Comme notamment rappelé dans l’ouvrage du SNPC (Propriétaires - locataires, Vos droits et vos devoirs), la notion de « circonstances exceptionnelles » n’est pas assimilable à celle de force majeure.

Alors que la force majeure empêche définitivement l’occupation (par exemple, l’incendie du bâtiment), la circonstance exceptionnelle ne l’empêche pas définitivement et le Juge a un pouvoir souverain d’appréciation.

Sur cette question, la jurisprudence est importante car il est évident que le bailleur mis en cause auquel il est réclamé 18 mois de loyer ne manquera pas d’argumenter pour justifier que l’interruption dans cette occupation de deux ans l’était suite à une circonstance exceptionnelle.

Les auteurs de l’ouvrage du SNPC ont relevé divers cas où les bailleurs ont été suivis par le Tribunal en ce qui concerne l’existence d’une circonstance exceptionnelle.

Ont notamment été reconnues comme circonstances exceptionnelles :

  • Un état psychique perturbé imposant un séjour en milieu psychiatrique et ensuite un séjour en centre de revalidation.

  • Une réconciliation de la fille du bailleur avec son conjoint après une séparation et qui justifie le fait que le bien qui lui était octroyé n’a pas été occupé pendant deux ans.

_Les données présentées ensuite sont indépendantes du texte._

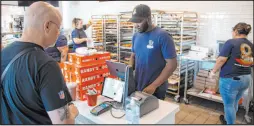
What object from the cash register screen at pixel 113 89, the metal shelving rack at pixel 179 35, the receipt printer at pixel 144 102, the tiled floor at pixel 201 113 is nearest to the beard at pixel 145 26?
the cash register screen at pixel 113 89

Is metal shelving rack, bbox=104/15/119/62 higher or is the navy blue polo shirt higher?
metal shelving rack, bbox=104/15/119/62

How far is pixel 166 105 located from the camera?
69.8 inches

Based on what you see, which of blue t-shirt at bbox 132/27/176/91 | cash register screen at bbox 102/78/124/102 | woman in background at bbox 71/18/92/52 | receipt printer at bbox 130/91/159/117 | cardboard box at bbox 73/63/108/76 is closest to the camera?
receipt printer at bbox 130/91/159/117

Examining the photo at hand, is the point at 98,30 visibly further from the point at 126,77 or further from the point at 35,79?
the point at 35,79

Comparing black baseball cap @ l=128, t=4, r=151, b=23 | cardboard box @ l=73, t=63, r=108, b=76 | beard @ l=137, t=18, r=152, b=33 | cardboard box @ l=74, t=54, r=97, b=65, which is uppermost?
black baseball cap @ l=128, t=4, r=151, b=23

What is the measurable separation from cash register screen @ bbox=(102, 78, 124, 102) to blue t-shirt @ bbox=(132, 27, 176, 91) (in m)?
0.39

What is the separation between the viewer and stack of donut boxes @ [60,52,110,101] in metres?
1.92

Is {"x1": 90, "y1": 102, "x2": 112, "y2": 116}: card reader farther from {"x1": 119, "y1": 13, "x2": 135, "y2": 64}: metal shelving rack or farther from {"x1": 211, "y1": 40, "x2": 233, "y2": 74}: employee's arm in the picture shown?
{"x1": 119, "y1": 13, "x2": 135, "y2": 64}: metal shelving rack

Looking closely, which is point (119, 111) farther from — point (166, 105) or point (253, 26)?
point (253, 26)

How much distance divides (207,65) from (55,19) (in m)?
3.72

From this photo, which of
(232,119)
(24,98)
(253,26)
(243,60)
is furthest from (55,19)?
(253,26)

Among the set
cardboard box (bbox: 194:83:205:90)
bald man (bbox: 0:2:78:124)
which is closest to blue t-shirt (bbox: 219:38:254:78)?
cardboard box (bbox: 194:83:205:90)

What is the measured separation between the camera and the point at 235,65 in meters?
2.60

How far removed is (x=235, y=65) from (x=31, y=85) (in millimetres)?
2468
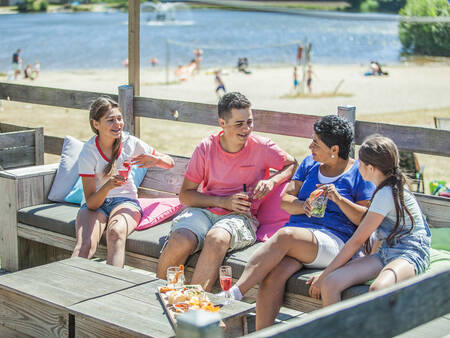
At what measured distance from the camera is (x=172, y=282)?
9.31ft

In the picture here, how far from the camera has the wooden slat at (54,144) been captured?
18.4 feet

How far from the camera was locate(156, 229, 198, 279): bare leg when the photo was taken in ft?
11.2

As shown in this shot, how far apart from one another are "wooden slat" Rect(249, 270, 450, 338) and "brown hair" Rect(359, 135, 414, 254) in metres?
1.46

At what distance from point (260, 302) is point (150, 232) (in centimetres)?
102

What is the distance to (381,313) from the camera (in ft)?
4.17

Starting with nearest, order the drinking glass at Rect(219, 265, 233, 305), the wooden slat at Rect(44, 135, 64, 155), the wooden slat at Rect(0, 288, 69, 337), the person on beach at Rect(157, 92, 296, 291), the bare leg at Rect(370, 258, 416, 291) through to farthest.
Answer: the bare leg at Rect(370, 258, 416, 291) → the wooden slat at Rect(0, 288, 69, 337) → the drinking glass at Rect(219, 265, 233, 305) → the person on beach at Rect(157, 92, 296, 291) → the wooden slat at Rect(44, 135, 64, 155)

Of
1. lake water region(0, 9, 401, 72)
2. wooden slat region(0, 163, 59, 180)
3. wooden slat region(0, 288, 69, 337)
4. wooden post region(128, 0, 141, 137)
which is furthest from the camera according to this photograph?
lake water region(0, 9, 401, 72)

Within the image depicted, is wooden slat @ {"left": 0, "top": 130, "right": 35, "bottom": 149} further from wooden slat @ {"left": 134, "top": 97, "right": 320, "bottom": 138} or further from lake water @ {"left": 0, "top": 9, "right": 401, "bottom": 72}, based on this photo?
lake water @ {"left": 0, "top": 9, "right": 401, "bottom": 72}

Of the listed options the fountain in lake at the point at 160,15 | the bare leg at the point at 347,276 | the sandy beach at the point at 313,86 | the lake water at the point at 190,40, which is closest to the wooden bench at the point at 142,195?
the bare leg at the point at 347,276

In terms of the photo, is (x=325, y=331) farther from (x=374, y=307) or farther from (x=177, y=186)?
(x=177, y=186)

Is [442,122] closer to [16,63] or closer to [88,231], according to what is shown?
[88,231]

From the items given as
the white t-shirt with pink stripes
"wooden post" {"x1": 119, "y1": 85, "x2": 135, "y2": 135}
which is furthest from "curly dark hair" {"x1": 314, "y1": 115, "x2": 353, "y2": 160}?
"wooden post" {"x1": 119, "y1": 85, "x2": 135, "y2": 135}

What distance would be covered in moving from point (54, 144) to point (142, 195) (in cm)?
146

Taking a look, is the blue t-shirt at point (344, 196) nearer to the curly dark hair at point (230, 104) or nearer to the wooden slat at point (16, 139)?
the curly dark hair at point (230, 104)
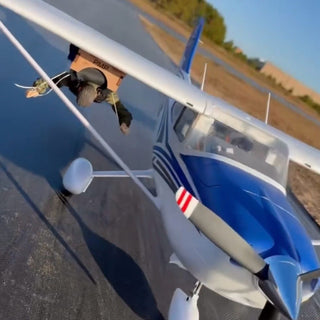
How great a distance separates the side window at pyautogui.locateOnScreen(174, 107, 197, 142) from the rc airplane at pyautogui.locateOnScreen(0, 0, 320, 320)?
2cm

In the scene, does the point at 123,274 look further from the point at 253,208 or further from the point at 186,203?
the point at 186,203

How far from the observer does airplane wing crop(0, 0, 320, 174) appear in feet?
18.7

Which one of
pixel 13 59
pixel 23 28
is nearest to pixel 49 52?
pixel 23 28

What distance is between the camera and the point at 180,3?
5994 centimetres

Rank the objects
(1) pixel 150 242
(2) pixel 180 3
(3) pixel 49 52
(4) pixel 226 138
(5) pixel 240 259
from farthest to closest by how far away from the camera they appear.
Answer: (2) pixel 180 3 < (3) pixel 49 52 < (1) pixel 150 242 < (4) pixel 226 138 < (5) pixel 240 259

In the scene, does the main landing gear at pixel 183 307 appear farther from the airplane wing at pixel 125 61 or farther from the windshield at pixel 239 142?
the airplane wing at pixel 125 61

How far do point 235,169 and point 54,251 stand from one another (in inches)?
77.3

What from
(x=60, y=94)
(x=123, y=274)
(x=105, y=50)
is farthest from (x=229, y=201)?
(x=60, y=94)

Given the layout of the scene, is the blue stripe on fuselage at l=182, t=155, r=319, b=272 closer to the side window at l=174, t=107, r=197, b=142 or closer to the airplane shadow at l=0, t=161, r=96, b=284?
the side window at l=174, t=107, r=197, b=142

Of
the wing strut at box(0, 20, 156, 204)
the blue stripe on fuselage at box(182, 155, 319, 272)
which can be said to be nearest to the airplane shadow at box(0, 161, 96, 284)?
the wing strut at box(0, 20, 156, 204)

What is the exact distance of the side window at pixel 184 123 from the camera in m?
5.89

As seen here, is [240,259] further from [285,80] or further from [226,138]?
[285,80]

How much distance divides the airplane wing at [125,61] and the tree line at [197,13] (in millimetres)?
54517

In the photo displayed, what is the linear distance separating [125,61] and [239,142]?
1.66m
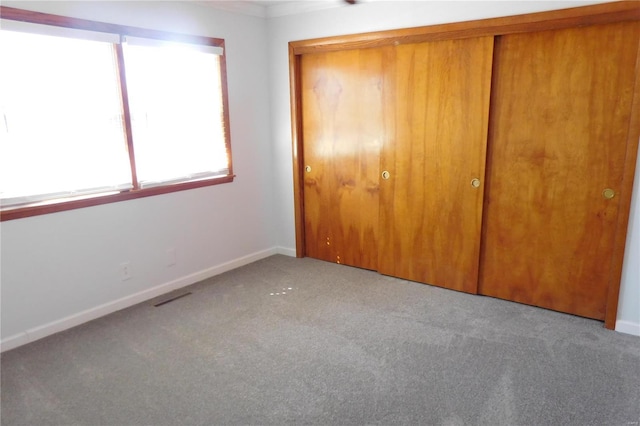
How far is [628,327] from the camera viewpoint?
9.20 feet

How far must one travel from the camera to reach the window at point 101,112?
262cm

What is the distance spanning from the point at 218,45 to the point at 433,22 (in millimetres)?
1750

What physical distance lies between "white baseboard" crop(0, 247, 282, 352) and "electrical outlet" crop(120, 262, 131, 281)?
151 mm

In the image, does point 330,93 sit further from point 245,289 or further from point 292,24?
point 245,289

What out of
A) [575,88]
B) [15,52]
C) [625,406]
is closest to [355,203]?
[575,88]

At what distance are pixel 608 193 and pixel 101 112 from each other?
3.41m

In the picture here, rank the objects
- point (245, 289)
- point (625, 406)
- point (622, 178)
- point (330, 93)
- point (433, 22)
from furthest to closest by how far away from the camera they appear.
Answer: point (330, 93), point (245, 289), point (433, 22), point (622, 178), point (625, 406)

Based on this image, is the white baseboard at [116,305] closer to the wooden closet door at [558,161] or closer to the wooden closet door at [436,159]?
the wooden closet door at [436,159]

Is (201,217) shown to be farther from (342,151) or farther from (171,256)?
(342,151)

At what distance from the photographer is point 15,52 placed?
256cm

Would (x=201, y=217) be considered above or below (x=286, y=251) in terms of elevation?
above

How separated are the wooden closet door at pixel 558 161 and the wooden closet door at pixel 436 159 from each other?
0.40 ft

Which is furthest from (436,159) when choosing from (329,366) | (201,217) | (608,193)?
(201,217)

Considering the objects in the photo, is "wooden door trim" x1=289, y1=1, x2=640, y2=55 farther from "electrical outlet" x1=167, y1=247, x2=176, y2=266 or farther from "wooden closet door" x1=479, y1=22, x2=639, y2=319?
"electrical outlet" x1=167, y1=247, x2=176, y2=266
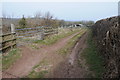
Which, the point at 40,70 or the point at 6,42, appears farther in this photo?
the point at 6,42

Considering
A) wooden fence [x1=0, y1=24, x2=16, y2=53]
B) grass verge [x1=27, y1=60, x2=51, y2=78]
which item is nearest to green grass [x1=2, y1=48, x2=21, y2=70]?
wooden fence [x1=0, y1=24, x2=16, y2=53]

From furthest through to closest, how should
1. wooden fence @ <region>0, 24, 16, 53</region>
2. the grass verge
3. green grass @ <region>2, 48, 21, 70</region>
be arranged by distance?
wooden fence @ <region>0, 24, 16, 53</region>
green grass @ <region>2, 48, 21, 70</region>
the grass verge

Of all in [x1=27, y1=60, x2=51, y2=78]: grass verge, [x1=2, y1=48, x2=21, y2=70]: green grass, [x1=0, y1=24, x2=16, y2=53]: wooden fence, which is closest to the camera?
[x1=27, y1=60, x2=51, y2=78]: grass verge

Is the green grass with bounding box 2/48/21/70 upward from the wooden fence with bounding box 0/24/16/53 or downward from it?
downward

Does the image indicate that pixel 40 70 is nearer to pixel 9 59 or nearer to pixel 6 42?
pixel 9 59

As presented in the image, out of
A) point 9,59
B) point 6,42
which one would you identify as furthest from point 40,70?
point 6,42

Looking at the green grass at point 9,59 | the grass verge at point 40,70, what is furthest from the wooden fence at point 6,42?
the grass verge at point 40,70

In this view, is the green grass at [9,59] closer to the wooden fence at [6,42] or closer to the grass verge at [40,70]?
the wooden fence at [6,42]

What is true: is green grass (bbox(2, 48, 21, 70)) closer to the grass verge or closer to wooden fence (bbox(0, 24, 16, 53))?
wooden fence (bbox(0, 24, 16, 53))

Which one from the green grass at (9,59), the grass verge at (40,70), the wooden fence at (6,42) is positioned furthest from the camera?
the wooden fence at (6,42)

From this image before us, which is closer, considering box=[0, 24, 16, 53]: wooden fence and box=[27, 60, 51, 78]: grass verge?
box=[27, 60, 51, 78]: grass verge

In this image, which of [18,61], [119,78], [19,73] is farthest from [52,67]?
[119,78]

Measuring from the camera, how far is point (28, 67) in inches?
189

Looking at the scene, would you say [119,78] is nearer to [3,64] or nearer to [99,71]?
[99,71]
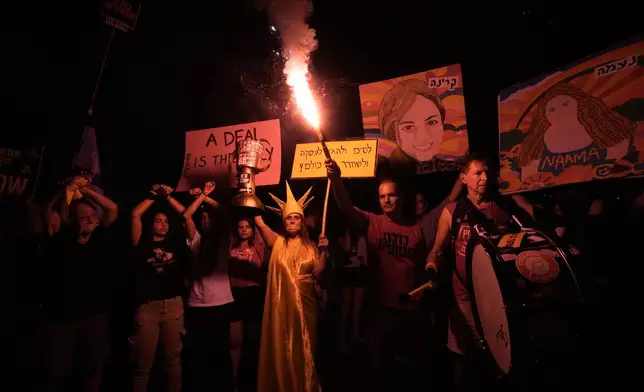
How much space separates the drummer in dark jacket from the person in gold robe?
132cm

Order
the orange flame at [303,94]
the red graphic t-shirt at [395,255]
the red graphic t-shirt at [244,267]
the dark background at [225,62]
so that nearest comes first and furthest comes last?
the red graphic t-shirt at [395,255]
the orange flame at [303,94]
the red graphic t-shirt at [244,267]
the dark background at [225,62]

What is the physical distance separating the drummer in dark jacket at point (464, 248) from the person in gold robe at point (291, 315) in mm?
1324

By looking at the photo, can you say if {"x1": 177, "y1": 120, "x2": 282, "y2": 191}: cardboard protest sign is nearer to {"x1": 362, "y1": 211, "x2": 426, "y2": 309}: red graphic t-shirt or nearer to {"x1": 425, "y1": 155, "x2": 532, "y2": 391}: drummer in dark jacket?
{"x1": 362, "y1": 211, "x2": 426, "y2": 309}: red graphic t-shirt

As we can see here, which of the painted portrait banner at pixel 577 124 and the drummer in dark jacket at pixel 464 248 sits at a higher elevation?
the painted portrait banner at pixel 577 124

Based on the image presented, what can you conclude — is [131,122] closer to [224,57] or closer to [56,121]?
[56,121]

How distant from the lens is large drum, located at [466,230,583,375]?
8.49ft

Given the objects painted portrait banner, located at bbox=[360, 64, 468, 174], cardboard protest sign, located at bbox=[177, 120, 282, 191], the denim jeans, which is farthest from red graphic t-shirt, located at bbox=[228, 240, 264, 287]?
painted portrait banner, located at bbox=[360, 64, 468, 174]

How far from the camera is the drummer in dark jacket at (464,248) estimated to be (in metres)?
3.40

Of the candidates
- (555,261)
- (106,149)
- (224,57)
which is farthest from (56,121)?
(555,261)

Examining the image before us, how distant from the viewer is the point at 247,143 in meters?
4.70

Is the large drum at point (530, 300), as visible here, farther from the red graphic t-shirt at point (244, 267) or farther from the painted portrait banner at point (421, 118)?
the red graphic t-shirt at point (244, 267)

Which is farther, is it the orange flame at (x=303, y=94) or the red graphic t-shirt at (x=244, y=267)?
the red graphic t-shirt at (x=244, y=267)

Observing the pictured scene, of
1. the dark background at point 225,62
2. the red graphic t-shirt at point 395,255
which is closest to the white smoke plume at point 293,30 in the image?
the dark background at point 225,62

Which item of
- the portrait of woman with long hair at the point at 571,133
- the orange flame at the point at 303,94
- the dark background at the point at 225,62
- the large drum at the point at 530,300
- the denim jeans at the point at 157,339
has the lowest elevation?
the denim jeans at the point at 157,339
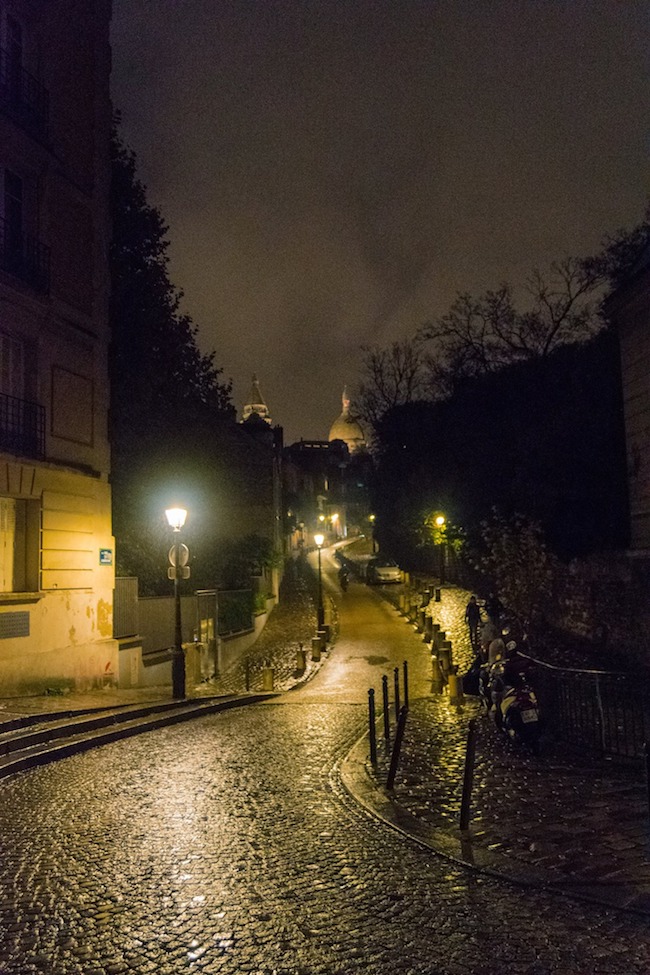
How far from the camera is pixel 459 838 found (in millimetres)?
7137

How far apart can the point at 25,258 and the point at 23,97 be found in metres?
3.53

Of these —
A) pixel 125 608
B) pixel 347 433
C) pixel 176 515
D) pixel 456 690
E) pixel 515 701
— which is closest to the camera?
pixel 515 701

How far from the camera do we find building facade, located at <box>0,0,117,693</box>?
15.6 meters

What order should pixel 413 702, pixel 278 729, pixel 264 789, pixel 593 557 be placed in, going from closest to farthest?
pixel 264 789 < pixel 278 729 < pixel 413 702 < pixel 593 557

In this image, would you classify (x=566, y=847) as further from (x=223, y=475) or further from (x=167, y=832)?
(x=223, y=475)

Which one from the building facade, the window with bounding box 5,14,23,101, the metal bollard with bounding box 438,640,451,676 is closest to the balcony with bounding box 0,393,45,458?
the building facade

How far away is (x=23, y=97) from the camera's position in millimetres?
16750

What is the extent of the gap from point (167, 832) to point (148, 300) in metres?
20.6

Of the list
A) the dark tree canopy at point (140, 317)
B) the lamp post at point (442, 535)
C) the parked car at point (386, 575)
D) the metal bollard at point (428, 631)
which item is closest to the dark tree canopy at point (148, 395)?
→ the dark tree canopy at point (140, 317)

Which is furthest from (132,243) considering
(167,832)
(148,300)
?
(167,832)

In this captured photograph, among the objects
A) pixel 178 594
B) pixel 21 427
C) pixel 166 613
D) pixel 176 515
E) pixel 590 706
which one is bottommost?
pixel 590 706

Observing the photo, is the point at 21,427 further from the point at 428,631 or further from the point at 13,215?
the point at 428,631

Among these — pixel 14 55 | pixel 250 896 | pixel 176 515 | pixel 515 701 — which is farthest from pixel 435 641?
pixel 14 55

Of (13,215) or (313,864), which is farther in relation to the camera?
(13,215)
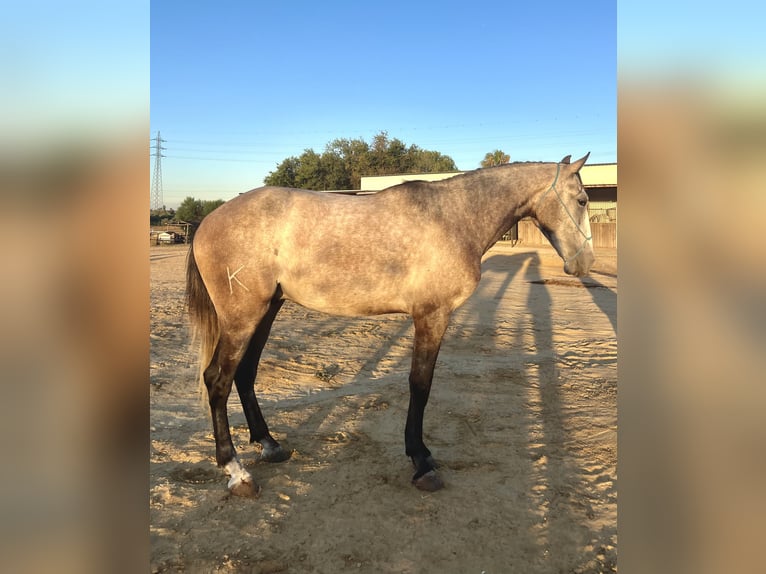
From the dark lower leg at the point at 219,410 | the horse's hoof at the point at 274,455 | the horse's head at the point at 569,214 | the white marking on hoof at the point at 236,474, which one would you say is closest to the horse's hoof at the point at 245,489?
the white marking on hoof at the point at 236,474

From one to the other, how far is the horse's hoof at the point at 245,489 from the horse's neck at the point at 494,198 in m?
2.32

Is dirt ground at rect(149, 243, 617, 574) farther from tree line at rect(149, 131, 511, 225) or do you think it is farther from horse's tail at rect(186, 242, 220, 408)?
tree line at rect(149, 131, 511, 225)

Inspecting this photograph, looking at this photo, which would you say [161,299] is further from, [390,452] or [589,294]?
[589,294]

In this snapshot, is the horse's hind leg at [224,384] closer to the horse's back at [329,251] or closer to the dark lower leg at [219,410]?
the dark lower leg at [219,410]

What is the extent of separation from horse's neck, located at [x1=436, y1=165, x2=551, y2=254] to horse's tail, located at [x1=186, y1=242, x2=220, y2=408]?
2.03 meters

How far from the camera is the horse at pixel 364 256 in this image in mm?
3256

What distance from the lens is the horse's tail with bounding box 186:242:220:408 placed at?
357 cm

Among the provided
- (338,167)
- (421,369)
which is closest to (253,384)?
(421,369)

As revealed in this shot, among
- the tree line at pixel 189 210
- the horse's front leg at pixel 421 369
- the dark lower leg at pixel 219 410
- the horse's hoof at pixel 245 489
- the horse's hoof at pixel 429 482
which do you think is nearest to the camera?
the horse's hoof at pixel 245 489

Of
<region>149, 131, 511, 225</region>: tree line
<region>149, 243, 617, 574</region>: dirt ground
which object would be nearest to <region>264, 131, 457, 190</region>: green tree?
<region>149, 131, 511, 225</region>: tree line

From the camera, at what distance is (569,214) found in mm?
3510
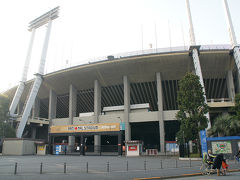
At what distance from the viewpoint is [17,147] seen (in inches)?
1547

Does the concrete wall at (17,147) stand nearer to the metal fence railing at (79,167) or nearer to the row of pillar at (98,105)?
the row of pillar at (98,105)

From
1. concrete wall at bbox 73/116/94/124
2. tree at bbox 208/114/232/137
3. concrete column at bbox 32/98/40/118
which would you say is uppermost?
concrete column at bbox 32/98/40/118

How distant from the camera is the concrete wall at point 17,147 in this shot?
128ft

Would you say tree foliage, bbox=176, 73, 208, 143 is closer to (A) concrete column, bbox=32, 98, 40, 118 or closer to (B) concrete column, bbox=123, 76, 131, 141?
(B) concrete column, bbox=123, 76, 131, 141

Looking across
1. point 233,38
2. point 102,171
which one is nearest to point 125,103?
point 233,38

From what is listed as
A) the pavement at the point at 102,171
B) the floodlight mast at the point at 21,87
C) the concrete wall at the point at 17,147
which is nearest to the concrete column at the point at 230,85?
the pavement at the point at 102,171

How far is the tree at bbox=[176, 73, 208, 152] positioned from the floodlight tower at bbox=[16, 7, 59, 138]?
3428cm

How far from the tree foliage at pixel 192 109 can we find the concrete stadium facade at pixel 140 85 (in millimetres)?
13488

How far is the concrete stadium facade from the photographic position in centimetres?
4156

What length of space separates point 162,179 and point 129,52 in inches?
1330

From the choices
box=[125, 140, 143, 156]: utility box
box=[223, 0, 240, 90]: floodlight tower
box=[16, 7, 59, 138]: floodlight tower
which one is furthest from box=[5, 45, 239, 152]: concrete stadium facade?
box=[125, 140, 143, 156]: utility box

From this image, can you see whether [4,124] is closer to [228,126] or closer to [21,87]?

Par contre, les dissensions familiales amenant le bailleur à vendre l’immeuble au lieu de l’occuper, n’ont pas été reconnues comme circonstances exceptionnelles, la décision de vente étant une décision volontaire.

Il convient de souligner ici que des dispositions semblables existent en région bruxelloise (article 237, §2 du CBL) et en région flamande (article 17 du décret flamand sur la location de biens destinés à l’habitation).

En conclusion

Nous ne pouvons que recommander au bailleur entendant user de cette possibilité de résiliation pour occupation personnelle de veiller à examiner ainsi chacune des réponses aux questions ci-avant énumérées pour éviter une réclamation de 18 mois de loyer.

Certains propriétaires, quelque peu naïvement, considèrent « qu’il y a peu de chance » que le locataire, une fois les lieux quittés, revienne sur place (surtout s’il déménage assez loin) afin de vérifier les conditions d’occupation.

Ils courent là un grand risque car la sanction n’est pas légère.

Cet article n'est valide qu'à la date où il a été publié.